The London Stock Exchange's index containing the 100 most prestigious companies, the FTSE 100, has made a sudden jump upwards by a remarkable 10% this morning.
By 10.00am UK time, it stood at 7,395, representing its highest point over the past 30 days.
The mainstream media is focusing on the insolvency of publicly listed clothes brand Joules, which after 33 years of trading, had its shares suspended ahead of the expected appointment of Interpath Advisory as administrators.
This has not caused the drop that the tabloids across the United Kingdom had predicted and in fact quite the opposite is the case.
Despite the British government's will to raise taxes and unemployment and inflation figures due today and tomorrow before chancellor Jeremy Hunt’s autumn statement on Thursday, the Pound is actually up against the US Dollar at 1.18, and the FTSE 100's stellar performance is defying the gloomy outlook which is being viewed by many citizens.

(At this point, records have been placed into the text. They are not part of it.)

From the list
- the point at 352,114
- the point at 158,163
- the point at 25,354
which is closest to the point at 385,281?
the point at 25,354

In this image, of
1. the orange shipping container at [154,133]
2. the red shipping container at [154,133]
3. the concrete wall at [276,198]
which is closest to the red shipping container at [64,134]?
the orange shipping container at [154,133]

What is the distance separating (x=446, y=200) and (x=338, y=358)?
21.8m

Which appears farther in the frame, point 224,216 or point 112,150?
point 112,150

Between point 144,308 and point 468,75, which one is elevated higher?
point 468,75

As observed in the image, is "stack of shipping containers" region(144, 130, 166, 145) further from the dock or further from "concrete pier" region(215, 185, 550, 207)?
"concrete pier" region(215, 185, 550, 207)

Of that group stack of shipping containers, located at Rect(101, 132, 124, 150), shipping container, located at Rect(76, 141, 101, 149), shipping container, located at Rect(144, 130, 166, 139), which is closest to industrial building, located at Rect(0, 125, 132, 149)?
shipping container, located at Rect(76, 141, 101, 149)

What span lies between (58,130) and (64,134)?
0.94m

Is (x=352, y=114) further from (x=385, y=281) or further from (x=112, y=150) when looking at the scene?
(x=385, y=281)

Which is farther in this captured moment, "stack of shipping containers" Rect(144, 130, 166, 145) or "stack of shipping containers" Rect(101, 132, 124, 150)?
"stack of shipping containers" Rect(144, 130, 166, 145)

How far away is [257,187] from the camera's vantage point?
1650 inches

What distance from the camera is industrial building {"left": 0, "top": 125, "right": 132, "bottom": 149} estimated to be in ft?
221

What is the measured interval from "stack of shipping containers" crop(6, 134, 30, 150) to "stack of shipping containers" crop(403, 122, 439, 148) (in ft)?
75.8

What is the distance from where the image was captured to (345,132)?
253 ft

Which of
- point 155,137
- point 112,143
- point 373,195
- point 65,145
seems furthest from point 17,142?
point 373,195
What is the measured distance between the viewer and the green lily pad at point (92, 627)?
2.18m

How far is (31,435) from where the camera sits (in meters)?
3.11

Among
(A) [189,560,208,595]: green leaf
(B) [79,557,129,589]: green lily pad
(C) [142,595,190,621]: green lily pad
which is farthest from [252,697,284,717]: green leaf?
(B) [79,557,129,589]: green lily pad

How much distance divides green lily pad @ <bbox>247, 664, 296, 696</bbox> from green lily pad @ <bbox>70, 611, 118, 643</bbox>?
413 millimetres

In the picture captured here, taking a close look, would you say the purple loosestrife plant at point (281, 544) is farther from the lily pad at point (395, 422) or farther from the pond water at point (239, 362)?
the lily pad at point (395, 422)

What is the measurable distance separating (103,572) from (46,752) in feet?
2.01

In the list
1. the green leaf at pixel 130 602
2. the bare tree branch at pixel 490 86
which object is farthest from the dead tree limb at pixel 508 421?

Inflation is still standing at around 10%, and there is speculation that interest rates could rise dramatically to around 5% in January as Britain's recession continues, the economy reeling in the wake of lockdowns, followed by Brexit-related issues, and subsequently a floundering government led for a record short period of 44 days by Liz Truss who tanked the Pound and caused tremendous levels of uncertainty alongside equally short-lived Chancellor Kwasi Kwarteng whose mini-budget struck fear into the soul of hundreds of thousands of people before it was canceled following the resignation of both Ms Truss and Mr Kwarteng.
So far, the British job market has managed to hold up quite well. The 3,300 increase in new jobs was accompanied by an unemployment rate of 3.6%, which compares with 3.5% the previous month. This has been a positive figure.
Ultimately, it is still clear that volatility in the usually utterly stable stock markets and prestigious indices is the order of the day.